### [WHAT THE TASK ASKS]
Copy each of the lines below word for word, leaving out the pictures.

### [DATASET]
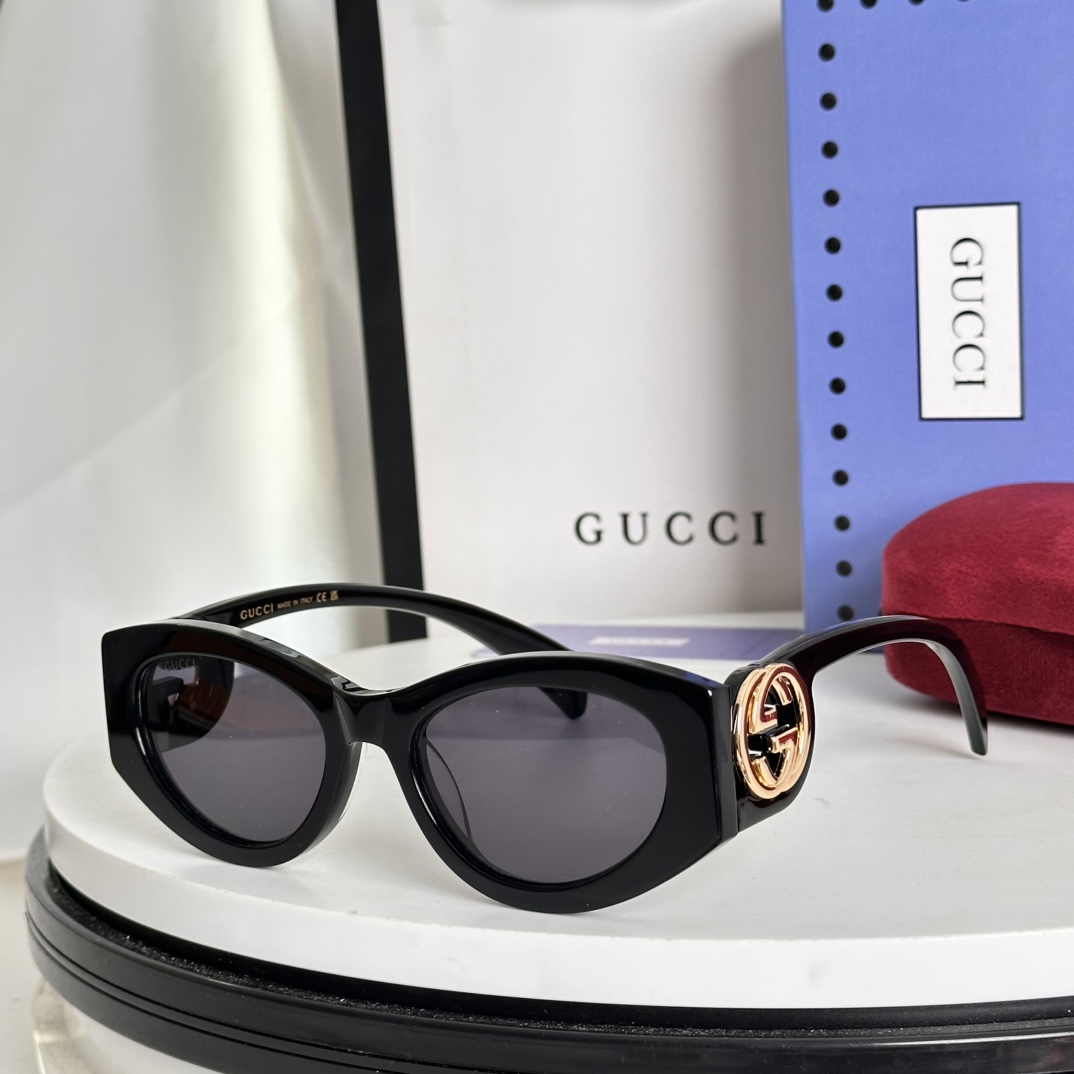 ‼️GUCC*🐝🐝🐝MODEL：GG1691🐝🐝🐝SIZE：54口19-145🐝🐝🐝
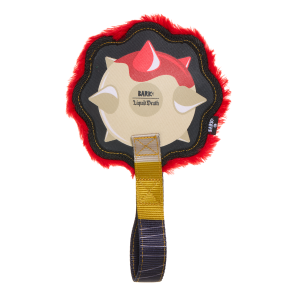 Mace of Spades Super Chewer Durable Tug Dog Toy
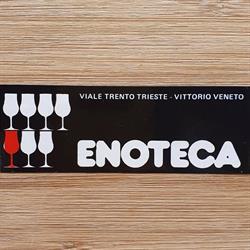 Enoteca Viale Trento Trieste di Ortensia Da Ros, Vittorio Veneto orari di apertura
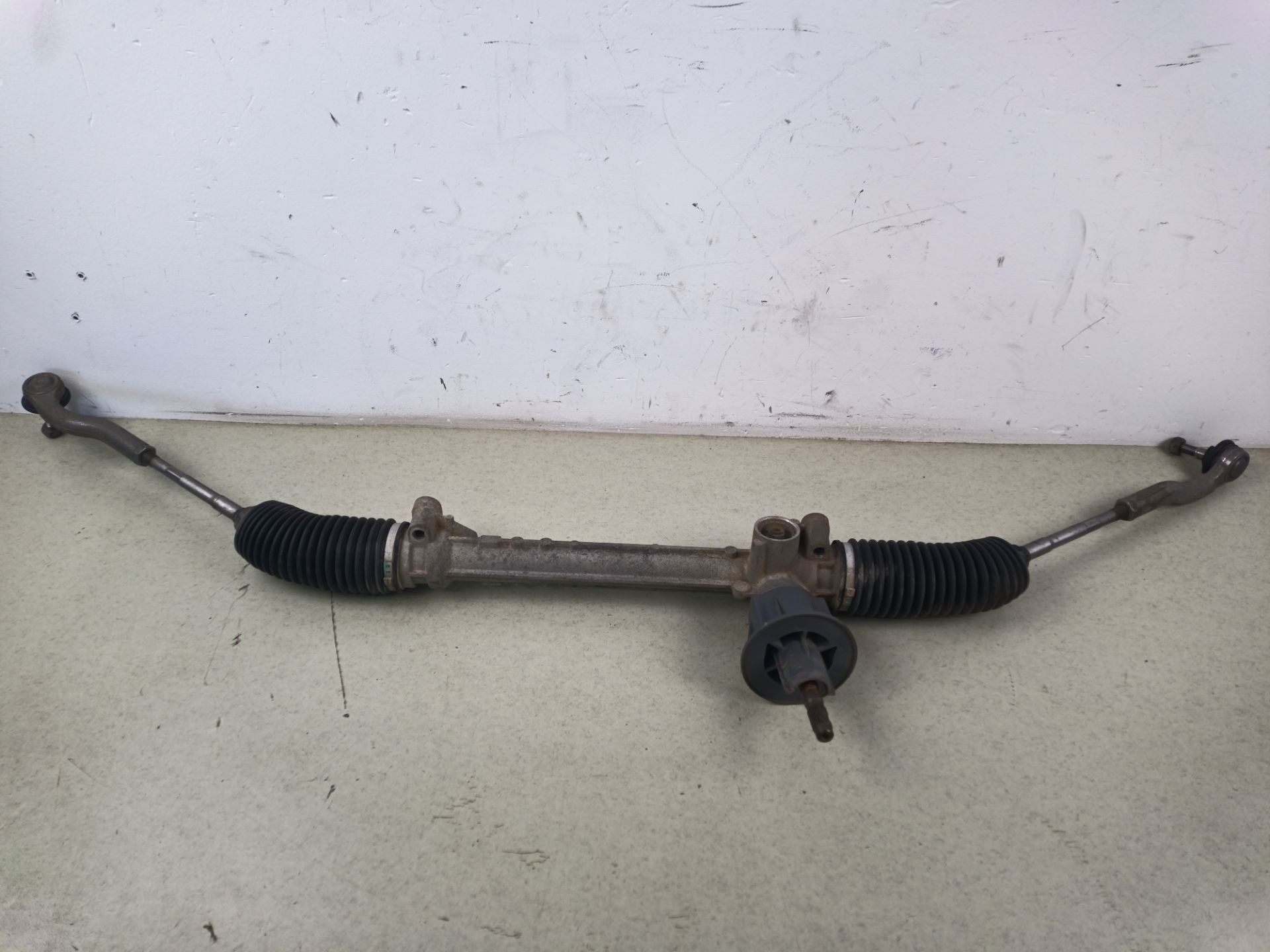 CREMALLERA DIRECCION Fiat 500 (150) Berlina
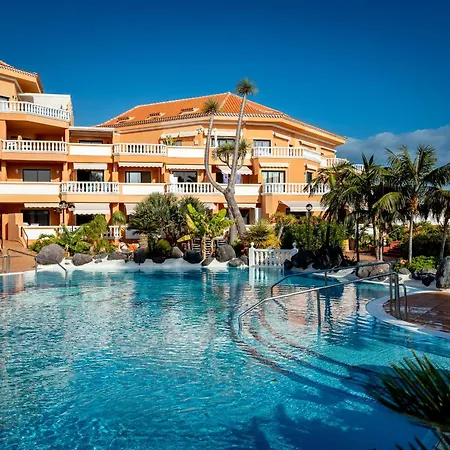 Apartment Beachfront Bliss - Tenerife Royal Gardens Playa de las Americas (Tenerife)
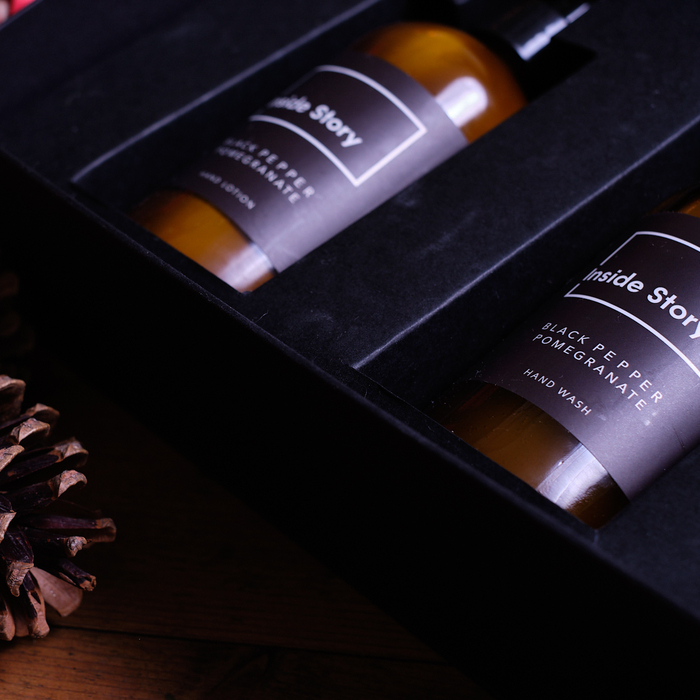 Christmas stocking fillers and small gifts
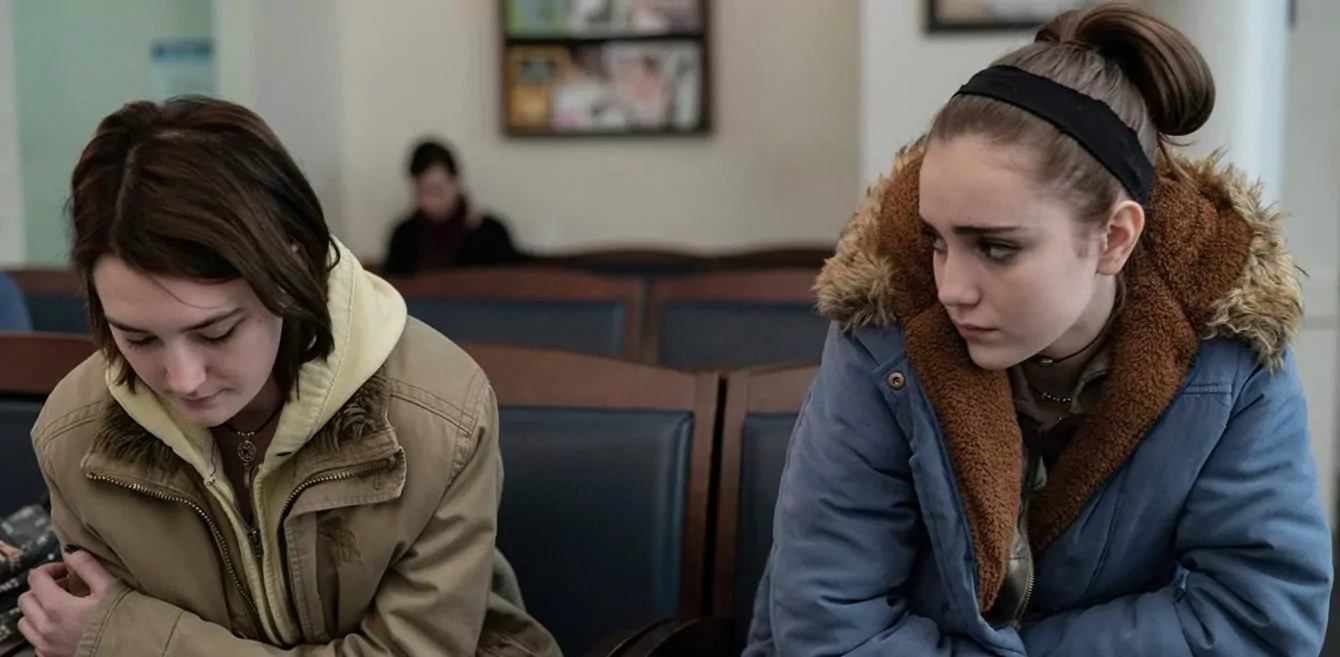 Ecco quali film vedere su netflix nel mese di ottobre 2023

### [WRITTEN SOLUTION]
 ‼️GUCC*🐝🐝🐝MODEL：GG1691🐝🐝🐝SIZE：54口19-145🐝🐝🐝
 Mace of Spades Super Chewer Durable Tug Dog Toy
 Enoteca Viale Trento Trieste di Ortensia Da Ros, Vittorio Veneto orari di apertura
 CREMALLERA DIRECCION Fiat 500 (150) Berlina
 Apartment Beachfront Bliss - Tenerife Royal Gardens Playa de las Americas (Tenerife)
 Christmas stocking fillers and small gifts
 Ecco quali film vedere su netflix nel mese di ottobre 2023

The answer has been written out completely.